[Stored data entries]
------

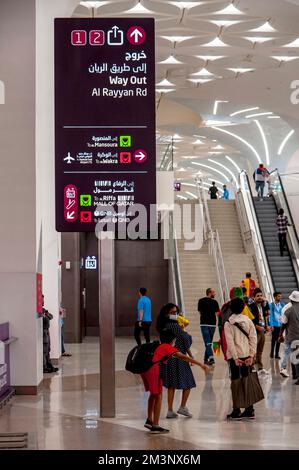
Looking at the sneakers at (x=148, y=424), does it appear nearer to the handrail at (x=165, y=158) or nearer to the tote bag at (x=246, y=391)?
the tote bag at (x=246, y=391)

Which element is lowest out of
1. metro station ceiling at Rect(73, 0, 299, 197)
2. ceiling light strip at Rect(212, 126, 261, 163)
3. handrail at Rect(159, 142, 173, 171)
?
handrail at Rect(159, 142, 173, 171)

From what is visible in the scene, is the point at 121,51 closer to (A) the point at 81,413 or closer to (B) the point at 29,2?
(B) the point at 29,2

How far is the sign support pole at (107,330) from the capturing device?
34.5 ft

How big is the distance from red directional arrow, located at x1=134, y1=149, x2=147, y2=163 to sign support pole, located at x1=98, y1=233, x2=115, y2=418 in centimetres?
103

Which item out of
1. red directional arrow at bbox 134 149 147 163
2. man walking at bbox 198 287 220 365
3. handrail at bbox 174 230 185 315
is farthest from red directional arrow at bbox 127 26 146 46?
handrail at bbox 174 230 185 315

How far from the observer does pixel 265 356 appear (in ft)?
63.1

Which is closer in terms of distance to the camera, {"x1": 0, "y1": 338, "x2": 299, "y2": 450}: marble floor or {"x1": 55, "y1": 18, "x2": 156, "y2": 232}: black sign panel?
{"x1": 0, "y1": 338, "x2": 299, "y2": 450}: marble floor

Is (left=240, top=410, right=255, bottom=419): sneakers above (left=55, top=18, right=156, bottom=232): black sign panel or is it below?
below

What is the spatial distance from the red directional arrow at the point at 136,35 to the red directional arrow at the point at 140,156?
1409mm

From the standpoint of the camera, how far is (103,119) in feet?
34.9

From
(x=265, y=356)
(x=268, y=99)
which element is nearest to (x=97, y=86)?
(x=265, y=356)

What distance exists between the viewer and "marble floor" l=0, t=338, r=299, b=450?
28.5 feet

------

— BRIEF —
Pick out every line of the data above that contains the word "support", and copy each of those lines.

— REPLY —
How far is the sign support pole at (107,330) from the capturing device?
How big is the distance from red directional arrow, located at x1=134, y1=149, x2=147, y2=163 to sign support pole, located at x1=98, y1=233, x2=115, y2=418 in centimetres?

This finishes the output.